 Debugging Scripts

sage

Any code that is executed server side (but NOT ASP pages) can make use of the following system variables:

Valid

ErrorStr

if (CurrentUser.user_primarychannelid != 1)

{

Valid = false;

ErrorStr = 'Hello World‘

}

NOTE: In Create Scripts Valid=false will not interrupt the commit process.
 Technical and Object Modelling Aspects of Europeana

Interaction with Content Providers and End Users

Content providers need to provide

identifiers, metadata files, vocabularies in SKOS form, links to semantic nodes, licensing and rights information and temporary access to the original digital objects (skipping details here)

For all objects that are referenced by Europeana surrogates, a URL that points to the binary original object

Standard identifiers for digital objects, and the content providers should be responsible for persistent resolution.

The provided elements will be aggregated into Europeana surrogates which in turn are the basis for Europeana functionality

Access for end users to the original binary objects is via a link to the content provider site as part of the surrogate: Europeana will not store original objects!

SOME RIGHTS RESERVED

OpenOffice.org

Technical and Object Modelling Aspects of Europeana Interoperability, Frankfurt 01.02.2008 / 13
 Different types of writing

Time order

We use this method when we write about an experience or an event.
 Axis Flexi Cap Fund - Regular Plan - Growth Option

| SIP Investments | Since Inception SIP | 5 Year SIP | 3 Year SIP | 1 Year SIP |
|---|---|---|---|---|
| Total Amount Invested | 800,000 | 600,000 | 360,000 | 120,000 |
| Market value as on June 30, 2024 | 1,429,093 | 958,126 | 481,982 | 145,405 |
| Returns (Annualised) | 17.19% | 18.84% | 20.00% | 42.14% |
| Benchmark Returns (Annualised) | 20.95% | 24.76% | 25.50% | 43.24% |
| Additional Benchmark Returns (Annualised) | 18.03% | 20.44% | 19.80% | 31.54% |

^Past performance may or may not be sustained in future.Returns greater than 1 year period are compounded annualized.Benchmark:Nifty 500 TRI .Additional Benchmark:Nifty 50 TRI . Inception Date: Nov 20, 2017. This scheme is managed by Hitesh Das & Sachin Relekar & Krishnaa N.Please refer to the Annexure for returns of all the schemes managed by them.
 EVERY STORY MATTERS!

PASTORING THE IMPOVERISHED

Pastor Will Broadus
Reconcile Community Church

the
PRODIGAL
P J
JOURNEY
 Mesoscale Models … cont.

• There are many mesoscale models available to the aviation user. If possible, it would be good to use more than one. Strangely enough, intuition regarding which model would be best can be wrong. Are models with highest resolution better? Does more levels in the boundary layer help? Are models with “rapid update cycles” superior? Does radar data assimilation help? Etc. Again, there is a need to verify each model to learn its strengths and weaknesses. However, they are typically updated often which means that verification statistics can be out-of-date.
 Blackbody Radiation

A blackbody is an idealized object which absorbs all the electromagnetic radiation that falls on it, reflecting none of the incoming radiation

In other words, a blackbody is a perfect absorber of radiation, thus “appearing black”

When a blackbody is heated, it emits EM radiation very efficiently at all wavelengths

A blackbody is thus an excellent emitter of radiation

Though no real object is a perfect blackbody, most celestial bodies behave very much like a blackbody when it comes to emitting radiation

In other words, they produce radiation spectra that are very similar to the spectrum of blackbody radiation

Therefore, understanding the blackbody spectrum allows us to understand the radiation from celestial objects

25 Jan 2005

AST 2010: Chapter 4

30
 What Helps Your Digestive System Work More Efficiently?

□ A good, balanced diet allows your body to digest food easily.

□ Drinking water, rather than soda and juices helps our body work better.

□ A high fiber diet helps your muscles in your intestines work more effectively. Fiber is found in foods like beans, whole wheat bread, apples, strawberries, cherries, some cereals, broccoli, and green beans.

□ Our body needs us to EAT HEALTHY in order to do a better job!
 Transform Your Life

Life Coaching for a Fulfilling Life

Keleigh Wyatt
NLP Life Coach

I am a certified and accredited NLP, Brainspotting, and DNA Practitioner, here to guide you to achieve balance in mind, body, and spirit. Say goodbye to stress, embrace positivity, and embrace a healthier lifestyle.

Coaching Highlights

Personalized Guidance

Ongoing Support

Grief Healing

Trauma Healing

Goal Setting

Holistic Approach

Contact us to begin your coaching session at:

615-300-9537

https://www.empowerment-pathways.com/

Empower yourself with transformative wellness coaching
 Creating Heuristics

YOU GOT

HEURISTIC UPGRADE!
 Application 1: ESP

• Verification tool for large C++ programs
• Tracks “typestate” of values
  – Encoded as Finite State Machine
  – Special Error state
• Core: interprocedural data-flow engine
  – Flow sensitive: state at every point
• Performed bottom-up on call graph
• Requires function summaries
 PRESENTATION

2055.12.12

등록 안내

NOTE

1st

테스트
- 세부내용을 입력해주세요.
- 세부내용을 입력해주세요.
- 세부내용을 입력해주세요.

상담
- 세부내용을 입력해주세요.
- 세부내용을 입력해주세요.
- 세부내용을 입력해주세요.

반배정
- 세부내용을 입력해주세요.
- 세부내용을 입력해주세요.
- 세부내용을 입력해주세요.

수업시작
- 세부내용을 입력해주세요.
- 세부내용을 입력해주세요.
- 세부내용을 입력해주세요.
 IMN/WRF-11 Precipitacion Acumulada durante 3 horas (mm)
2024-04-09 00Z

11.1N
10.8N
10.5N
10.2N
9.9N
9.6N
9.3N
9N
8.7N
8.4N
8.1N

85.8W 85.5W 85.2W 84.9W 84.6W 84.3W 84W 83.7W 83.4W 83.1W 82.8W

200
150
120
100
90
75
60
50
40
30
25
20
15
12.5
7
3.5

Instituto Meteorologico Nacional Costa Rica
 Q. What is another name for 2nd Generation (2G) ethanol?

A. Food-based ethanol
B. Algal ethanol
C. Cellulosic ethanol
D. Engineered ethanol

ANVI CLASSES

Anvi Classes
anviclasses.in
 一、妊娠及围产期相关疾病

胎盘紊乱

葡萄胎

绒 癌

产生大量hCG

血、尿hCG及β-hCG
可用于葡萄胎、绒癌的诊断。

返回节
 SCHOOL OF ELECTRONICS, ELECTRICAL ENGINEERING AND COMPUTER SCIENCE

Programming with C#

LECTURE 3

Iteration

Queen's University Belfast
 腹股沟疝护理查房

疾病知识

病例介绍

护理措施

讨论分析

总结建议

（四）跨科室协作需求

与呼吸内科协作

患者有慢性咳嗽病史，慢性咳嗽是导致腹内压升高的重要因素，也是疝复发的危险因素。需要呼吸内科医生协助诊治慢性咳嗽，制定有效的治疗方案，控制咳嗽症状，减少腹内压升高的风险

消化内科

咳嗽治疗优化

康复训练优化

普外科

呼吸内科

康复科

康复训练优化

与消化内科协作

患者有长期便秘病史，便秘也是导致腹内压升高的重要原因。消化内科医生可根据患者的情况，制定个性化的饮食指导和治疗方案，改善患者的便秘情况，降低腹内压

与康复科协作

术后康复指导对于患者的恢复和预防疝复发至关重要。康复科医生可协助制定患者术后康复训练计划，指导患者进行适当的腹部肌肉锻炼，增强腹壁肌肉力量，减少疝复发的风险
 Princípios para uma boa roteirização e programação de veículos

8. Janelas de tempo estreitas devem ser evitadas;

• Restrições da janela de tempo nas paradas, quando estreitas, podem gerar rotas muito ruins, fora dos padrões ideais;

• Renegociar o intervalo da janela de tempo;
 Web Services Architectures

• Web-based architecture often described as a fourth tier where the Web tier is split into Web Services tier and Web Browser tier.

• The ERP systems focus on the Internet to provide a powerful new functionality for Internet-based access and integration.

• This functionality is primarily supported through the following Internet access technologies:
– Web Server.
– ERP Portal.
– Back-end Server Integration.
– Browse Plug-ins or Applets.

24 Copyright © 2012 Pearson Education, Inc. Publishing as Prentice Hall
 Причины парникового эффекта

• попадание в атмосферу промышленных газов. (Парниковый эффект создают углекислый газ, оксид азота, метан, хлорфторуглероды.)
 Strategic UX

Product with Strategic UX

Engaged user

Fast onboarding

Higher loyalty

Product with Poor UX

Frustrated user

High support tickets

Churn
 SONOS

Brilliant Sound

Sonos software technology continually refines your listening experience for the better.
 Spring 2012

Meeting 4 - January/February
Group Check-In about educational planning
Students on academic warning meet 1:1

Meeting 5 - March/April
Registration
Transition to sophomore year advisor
========================
## Exercise objective
Working through the entries above, copy every line in which "diet" is found.

## Solution
□ A good, balanced diet allows your body to digest food easily.
□ A high fiber diet helps your muscles in your intestines work more effectively. Fiber is found in foods like beans, whole wheat bread, apples, strawberries, cherries, some cereals, broccoli, and green beans.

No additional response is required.